## TEXT PROVIDED:
■ ■ ■ ■ ■ ■ ■
Sublessee shall furnish Sublessor with certificates of such insurance or other
evidence satisfactory to Sublessor as to compliance with the provisions of
this paragraph. Sublessor may act as attorney-in-fact for Sublessee in
making, adjusting and settling claims under and canceling such insurance and
endorsing Sublessee's name on any drafts drawn by insurers of the Collateral.
(e) Sublessee will keep the Collateral in good order and
repair. shall not waste or destroy the Collateral or any part thereof, and
shall not use the Collateral in violation of any statute, ordinance or policy
of insurance thereon. Sublessor may examine and inspect the Collateral at any
reasonable time or times, wherever located.
(f) Sublessee will pay promptly when due all taxes and
assessments upon the Collateral or for its use or operation or upon this
Sublease or upon any instruments evidencing the Obligations.
(g) Sublessee will pay promptly when due all indebtedness secured
by any lien or other security interest in the Collateral, whether superior or
junior to the security interest established hereby.
5.3 Additional Remedies. Upon any default hereunder and at any
time thereafter (such default not having previously been cured), Sublessor at
its option may declare all Obligations immediately due and payable and shall
have the remedies of a secured party under the Uniform Commercial Code of
California (the "Code"), including without limitation the right to take
immediate and exclusive possession of the Collateral.
■ ■ ■ ■ ■ ■ ■
## GIVEN INFORMATION:
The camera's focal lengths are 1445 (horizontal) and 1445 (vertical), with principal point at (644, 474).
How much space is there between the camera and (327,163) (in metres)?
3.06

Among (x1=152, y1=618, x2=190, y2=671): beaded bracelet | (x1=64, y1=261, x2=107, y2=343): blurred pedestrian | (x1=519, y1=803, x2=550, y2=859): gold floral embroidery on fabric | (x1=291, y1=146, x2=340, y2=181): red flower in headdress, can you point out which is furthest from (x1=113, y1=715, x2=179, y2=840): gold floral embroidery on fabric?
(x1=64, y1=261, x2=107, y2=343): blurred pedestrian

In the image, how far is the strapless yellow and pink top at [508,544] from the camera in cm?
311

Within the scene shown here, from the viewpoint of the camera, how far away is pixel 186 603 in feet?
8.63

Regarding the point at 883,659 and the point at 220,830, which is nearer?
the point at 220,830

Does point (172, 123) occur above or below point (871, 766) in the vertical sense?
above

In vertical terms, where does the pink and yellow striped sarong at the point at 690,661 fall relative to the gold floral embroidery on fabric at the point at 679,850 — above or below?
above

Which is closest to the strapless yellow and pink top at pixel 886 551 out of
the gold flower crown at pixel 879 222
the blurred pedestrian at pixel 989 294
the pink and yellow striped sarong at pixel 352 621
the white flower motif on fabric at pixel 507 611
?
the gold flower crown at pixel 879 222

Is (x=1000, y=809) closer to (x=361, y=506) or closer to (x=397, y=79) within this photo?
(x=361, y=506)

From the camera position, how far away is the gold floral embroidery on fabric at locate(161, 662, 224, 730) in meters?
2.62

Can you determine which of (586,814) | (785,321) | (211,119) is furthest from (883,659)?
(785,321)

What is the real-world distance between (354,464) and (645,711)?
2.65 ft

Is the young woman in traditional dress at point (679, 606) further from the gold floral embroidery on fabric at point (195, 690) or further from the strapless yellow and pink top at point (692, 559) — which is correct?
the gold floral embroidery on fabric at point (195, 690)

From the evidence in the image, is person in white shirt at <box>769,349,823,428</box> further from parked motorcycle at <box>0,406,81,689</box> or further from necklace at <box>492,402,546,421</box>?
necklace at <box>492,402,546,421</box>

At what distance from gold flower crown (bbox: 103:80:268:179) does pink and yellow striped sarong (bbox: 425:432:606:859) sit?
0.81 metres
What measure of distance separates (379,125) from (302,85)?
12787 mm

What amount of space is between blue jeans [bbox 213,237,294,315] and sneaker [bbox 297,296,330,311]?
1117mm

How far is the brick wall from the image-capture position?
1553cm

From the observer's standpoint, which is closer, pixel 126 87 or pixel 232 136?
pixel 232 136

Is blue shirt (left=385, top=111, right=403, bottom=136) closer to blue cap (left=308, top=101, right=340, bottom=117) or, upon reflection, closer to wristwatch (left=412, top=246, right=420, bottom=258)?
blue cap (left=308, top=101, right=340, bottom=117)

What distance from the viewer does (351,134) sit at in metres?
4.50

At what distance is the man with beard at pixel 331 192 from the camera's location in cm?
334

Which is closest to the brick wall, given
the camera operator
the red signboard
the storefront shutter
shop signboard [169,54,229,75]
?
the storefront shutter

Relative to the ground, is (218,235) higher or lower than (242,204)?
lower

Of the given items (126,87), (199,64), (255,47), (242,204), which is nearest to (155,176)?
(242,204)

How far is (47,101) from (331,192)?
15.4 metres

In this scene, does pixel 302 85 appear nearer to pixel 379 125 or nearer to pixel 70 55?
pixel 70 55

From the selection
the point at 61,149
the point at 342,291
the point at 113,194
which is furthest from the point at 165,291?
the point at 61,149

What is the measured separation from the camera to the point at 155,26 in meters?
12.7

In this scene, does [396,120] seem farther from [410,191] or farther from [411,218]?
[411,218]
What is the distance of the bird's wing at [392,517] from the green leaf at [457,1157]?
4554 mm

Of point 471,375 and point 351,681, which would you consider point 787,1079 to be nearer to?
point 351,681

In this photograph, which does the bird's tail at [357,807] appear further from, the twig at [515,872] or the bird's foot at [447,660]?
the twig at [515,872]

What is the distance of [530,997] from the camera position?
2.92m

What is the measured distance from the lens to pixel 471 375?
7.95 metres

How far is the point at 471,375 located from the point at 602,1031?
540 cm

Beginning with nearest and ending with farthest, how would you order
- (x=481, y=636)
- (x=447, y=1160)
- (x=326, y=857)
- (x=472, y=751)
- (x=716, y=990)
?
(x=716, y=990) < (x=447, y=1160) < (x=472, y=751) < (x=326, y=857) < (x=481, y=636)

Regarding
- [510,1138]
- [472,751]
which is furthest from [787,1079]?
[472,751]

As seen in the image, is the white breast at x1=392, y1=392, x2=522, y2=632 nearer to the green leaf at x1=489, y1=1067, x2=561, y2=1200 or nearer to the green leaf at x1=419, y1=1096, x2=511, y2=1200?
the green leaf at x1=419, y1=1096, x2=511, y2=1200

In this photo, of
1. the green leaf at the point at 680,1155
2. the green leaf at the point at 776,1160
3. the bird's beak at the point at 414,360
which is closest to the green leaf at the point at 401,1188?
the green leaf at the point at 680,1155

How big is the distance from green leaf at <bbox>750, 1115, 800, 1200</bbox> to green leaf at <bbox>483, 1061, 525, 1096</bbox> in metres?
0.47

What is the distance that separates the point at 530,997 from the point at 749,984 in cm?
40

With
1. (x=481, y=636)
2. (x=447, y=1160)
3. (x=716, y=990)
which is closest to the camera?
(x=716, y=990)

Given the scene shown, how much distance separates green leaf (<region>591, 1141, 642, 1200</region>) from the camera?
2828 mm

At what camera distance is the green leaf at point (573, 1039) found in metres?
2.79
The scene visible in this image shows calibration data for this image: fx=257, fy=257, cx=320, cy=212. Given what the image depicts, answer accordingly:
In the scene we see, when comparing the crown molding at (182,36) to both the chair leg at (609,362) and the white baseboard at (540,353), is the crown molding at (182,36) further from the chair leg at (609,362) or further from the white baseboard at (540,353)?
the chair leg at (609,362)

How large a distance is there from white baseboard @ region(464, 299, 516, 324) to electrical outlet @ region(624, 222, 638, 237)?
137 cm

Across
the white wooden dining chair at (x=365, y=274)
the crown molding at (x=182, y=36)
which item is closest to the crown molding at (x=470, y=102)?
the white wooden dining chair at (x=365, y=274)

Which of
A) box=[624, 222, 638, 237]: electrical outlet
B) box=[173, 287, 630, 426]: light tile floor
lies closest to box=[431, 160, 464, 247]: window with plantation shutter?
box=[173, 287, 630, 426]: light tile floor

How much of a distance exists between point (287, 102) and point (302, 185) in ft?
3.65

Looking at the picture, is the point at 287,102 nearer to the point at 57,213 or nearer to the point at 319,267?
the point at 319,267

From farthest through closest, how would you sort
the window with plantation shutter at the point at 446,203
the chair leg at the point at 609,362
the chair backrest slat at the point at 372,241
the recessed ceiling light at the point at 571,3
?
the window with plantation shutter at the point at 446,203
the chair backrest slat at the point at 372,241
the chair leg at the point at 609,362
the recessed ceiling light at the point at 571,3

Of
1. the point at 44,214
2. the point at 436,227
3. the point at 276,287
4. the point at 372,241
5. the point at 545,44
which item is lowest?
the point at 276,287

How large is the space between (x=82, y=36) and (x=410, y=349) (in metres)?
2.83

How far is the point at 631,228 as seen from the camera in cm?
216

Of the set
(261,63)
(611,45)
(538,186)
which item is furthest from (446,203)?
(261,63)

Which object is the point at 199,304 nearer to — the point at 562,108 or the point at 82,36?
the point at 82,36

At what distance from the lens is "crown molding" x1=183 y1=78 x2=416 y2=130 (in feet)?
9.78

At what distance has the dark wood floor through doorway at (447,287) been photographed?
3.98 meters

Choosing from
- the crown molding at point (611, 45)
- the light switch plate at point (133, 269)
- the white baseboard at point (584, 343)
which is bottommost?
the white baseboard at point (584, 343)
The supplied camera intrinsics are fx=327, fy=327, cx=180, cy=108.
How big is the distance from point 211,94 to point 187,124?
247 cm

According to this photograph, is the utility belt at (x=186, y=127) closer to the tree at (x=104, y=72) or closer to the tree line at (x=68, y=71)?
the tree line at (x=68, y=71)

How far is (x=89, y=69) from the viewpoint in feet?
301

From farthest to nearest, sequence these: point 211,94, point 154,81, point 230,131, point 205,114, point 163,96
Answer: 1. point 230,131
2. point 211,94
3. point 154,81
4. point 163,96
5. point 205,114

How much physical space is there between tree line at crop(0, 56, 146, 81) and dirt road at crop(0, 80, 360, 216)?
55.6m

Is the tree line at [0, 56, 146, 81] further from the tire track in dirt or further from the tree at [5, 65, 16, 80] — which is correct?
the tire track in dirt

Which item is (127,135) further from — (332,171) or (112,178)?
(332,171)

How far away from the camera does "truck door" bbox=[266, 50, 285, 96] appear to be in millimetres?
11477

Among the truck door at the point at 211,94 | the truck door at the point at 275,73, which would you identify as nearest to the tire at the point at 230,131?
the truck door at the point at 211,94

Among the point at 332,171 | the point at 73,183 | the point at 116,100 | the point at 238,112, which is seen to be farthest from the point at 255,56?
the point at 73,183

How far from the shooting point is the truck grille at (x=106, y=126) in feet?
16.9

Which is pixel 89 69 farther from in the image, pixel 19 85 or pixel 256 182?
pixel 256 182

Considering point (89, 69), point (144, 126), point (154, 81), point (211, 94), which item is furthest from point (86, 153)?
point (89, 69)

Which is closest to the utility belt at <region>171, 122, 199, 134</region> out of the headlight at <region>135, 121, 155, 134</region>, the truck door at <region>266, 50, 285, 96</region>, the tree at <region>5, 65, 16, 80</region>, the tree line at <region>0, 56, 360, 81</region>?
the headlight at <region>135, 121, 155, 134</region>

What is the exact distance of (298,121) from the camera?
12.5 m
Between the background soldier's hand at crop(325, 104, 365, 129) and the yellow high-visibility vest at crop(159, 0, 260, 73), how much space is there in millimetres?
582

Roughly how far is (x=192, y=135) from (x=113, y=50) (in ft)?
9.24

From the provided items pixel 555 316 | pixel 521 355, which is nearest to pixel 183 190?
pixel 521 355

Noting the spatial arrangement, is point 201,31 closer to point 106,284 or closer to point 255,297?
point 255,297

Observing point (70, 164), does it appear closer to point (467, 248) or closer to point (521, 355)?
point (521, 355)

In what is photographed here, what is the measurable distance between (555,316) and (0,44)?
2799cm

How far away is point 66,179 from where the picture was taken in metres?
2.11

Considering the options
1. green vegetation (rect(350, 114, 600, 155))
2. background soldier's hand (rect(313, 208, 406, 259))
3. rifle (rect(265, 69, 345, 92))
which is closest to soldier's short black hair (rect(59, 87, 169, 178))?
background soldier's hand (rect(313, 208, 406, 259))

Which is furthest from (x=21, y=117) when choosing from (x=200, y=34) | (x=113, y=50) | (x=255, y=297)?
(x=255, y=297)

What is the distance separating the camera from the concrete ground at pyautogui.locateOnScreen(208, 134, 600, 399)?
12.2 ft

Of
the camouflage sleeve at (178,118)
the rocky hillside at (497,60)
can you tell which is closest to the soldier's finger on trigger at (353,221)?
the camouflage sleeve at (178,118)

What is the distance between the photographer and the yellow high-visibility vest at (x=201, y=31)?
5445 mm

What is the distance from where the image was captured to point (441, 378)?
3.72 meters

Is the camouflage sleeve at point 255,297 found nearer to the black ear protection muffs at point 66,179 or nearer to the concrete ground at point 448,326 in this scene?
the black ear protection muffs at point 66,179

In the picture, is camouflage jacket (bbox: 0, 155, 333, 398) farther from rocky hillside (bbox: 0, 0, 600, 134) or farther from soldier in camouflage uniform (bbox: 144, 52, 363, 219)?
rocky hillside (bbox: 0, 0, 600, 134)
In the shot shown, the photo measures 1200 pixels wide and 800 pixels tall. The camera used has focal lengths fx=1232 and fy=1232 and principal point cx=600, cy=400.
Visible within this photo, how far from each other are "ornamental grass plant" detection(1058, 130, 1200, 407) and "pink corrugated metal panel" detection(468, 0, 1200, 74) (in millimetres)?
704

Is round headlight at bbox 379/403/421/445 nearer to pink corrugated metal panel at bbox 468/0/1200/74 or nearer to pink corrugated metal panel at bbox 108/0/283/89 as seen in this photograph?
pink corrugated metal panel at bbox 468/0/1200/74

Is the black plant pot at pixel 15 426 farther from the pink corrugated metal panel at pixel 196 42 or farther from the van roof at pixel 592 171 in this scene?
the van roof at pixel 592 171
■ ■ ■ ■ ■ ■ ■
## TASK PROMPT:
Write the next part of the sublease text, starting right after its final sentence on Sublessor's remedies under the Code.

## SOLVED PROBLEM:
5.4 Financing Statements. Sublessees will at their own cost and
expense, upon demand, furnish to Sublessor such financing statements and other
documents in form satisfactory to Sublessor and will do all such acts and
things as Sublessor may at any time or from time to time request or as may be
necessary or appropriate to establish and maintain a perfected security
interest in the Collateral.
5.5 Attorneys' Fees. In the event of the institution of any suit
or action to terminate this Sublease, or to enforce the terms or provisions
hereto, Sublessees shall and do hereby agree to pay, in addition to the costs
and disbursements provided by statute, reasonable attorneys' fees in such
proceedings or on any appeal from any judgment or decree entered therein.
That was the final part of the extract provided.